Number of Nodes – If you read all the above points carefully and combine them, it makes sense for you to have a minimal number of nodes, i.e. 3 AZs should have 3 nodes. Fewer nodes will result in lesser overhead related wastage.

Use VPC – Using VPC and 3 different subnets for 3 AZs is not only secure, but you can also reduce the data transfer cost over the internet.

Use reserved instances – You can reserve instances for a one or three year term, to get significant cost savings on usage as compared to on-demand instances.

Snapshots – You can build data durability for your Amazon Elasticsearch cluster through automated and manual snapshots. A manual backup will cost you S3 storage prices. By default, the Amazon Elasticsearch Service will automatically create hourly snapshots of each domain and retain them for 14 days at no extra charge. However, choosing manual or relying on automated snapshots should be a business decision based on affordable downtime, RTO, and RPO requirements.
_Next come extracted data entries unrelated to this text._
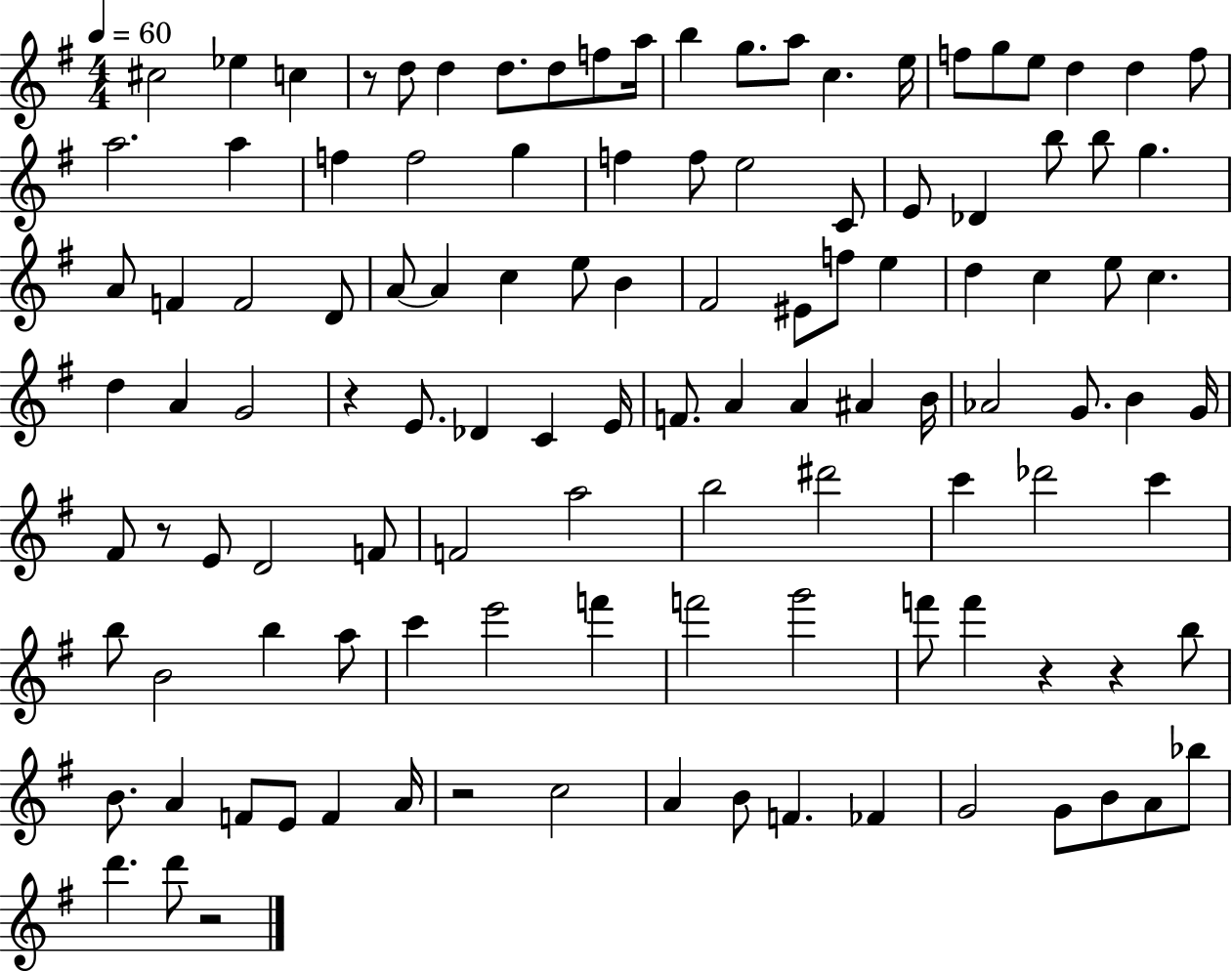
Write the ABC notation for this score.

X:1
T:Untitled
M:4/4
L:1/4
K:G
^c2 _e c z/2 d/2 d d/2 d/2 f/2 a/4 b g/2 a/2 c e/4 f/2 g/2 e/2 d d f/2 a2 a f f2 g f f/2 e2 C/2 E/2 _D b/2 b/2 g A/2 F F2 D/2 A/2 A c e/2 B ^F2 ^E/2 f/2 e d c e/2 c d A G2 z E/2 _D C E/4 F/2 A A ^A B/4 _A2 G/2 B G/4 ^F/2 z/2 E/2 D2 F/2 F2 a2 b2 ^d'2 c' _d'2 c' b/2 B2 b a/2 c' e'2 f' f'2 g'2 f'/2 f' z z b/2 B/2 A F/2 E/2 F A/4 z2 c2 A B/2 F _F G2 G/2 B/2 A/2 _b/2 d' d'/2 z2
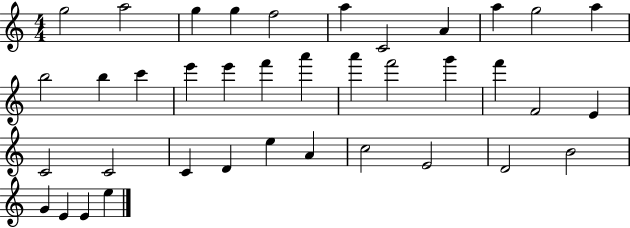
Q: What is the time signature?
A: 4/4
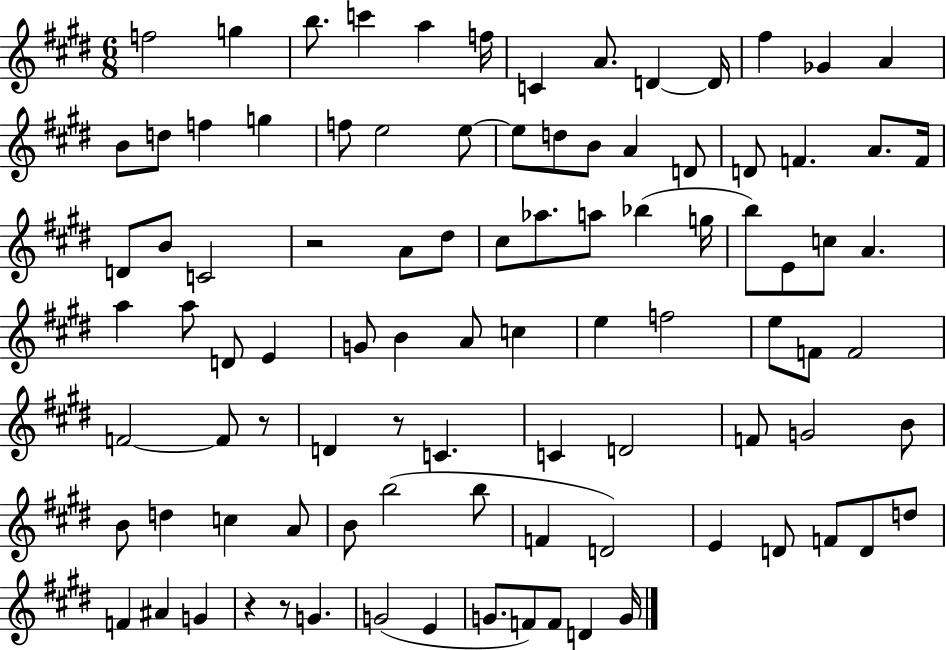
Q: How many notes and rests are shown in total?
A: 95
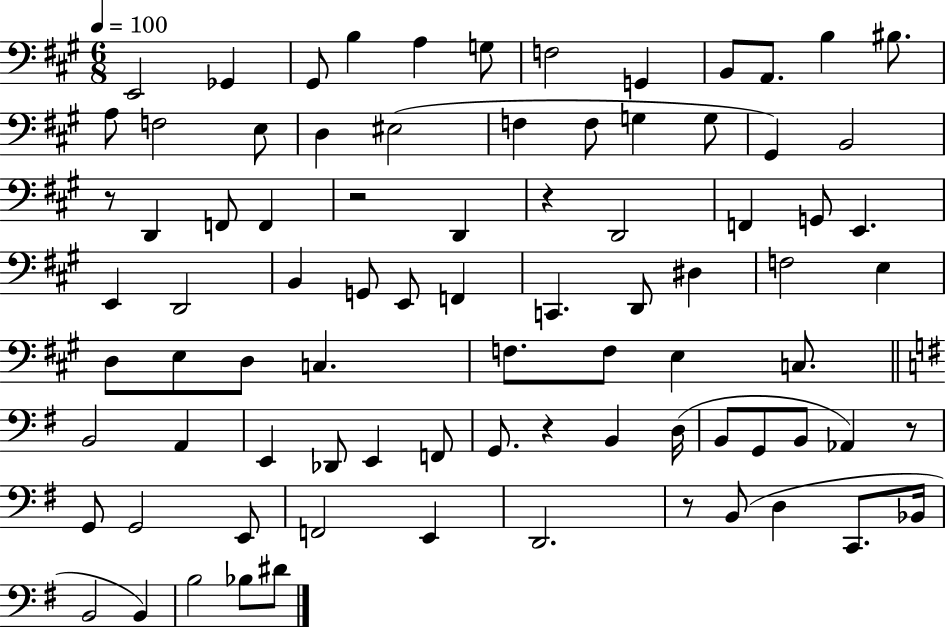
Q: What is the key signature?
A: A major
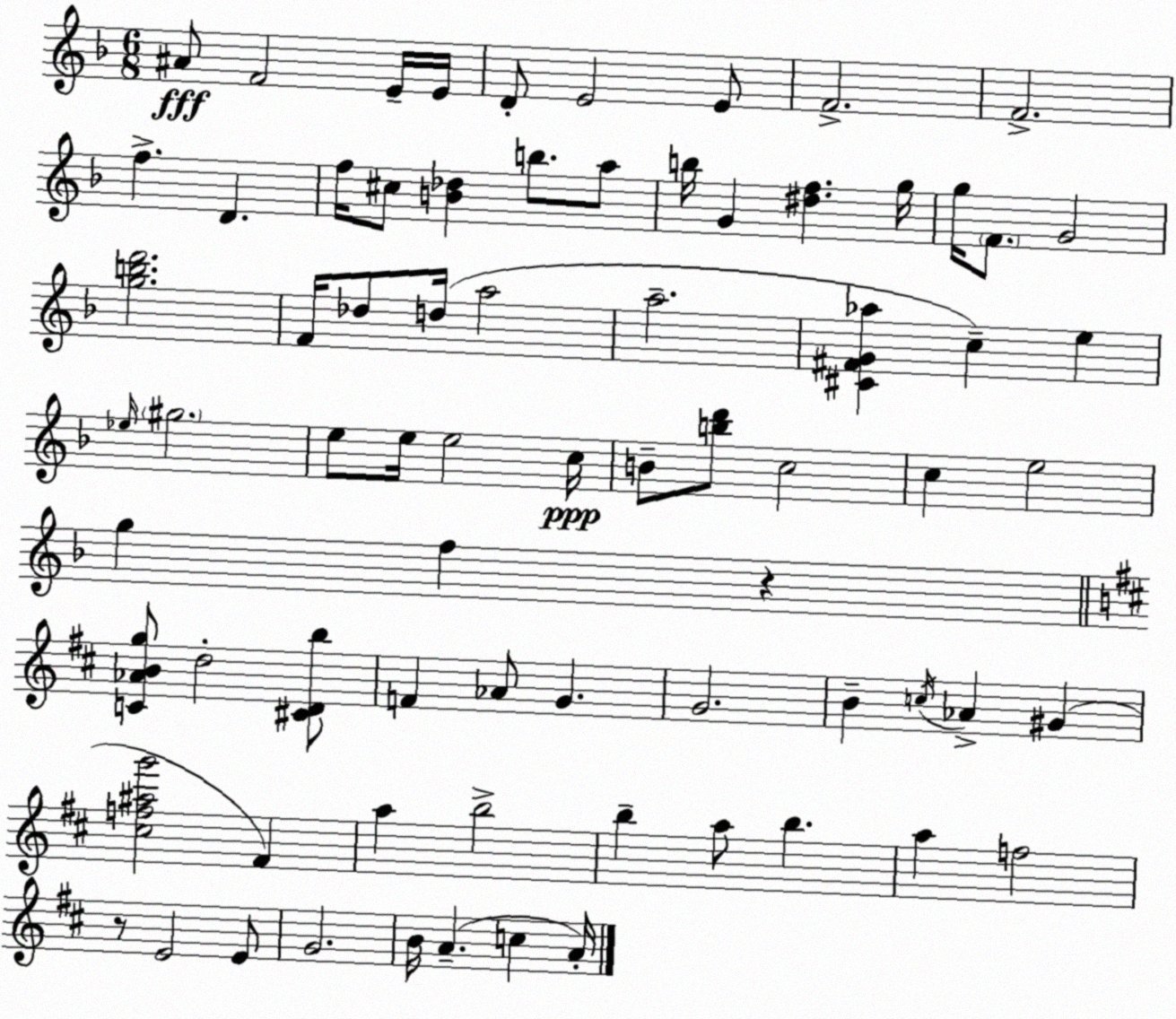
X:1
T:Untitled
M:6/8
L:1/4
K:F
^A/2 F2 E/4 E/4 D/2 E2 E/2 F2 F2 f D f/4 ^c/2 [B_d] b/2 a/2 b/4 G [^df] g/4 g/4 F/2 G2 [gbd']2 F/4 _d/2 d/4 a2 a2 [^C^FG_a] c e _e/4 ^g2 e/2 e/4 e2 c/4 B/2 [bd']/2 c2 c e2 g f z [C_ABg]/2 d2 [^CDb]/2 F _A/2 G G2 B c/4 _A ^G [^cf^ag']2 ^F a b2 b a/2 b a f2 z/2 E2 E/2 G2 B/4 A c A/4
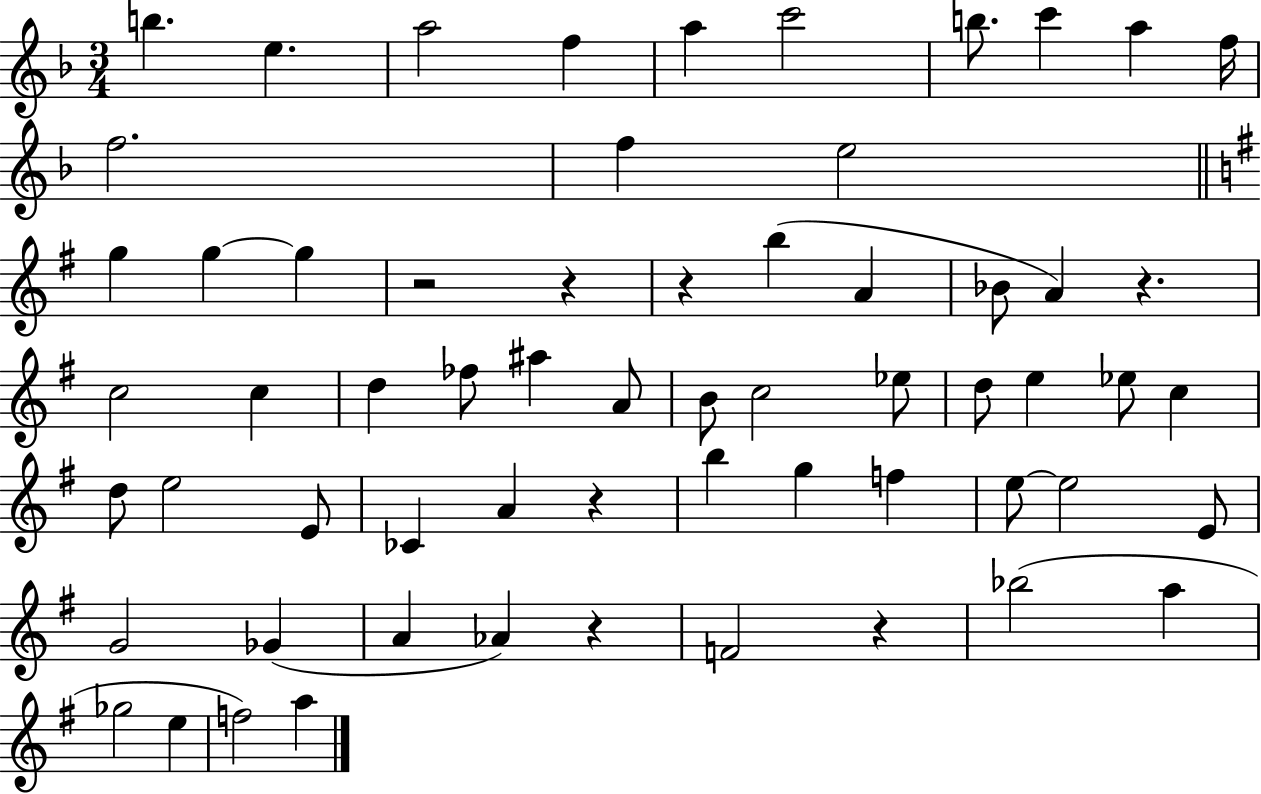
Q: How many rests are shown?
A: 7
JVM Factor – Elasticsearch is a java based application. Hence, it requires java virtual memory for the better running of an elasticsearch. Few tips –

  • Use memory-optimized instance types.
  • Avoid queries on wide ranges, such as wildcard queries.
  • Avoid sending a large number of requests at the same time.
  • Avoid aggregating on text fields. This helps prevent increases in field data. The more field data that you have, the more heap space is consumed. Use the GET _cluster/stats API operation to check field data. For more information about field data, see the Elastic website.
  • If you must aggregate on text fields, change the mapping type to a keyword. If JVM memory pressure gets too high, use the following API operations to clear the field data cache: POST /index_name/_cache/clear (index-level cache) and POST */_cache/clear (cluster-level cache).

Conclusion

Cost optimization is not a one time task, and you should keep a constant eye on the requirements and cost explorer to understand the exact need. Observe the monitoring charts, since, if the data reduces, then Elasticsearch usage will also reduce that can help in minimizing the number of nodes, shards, storage, and replicas.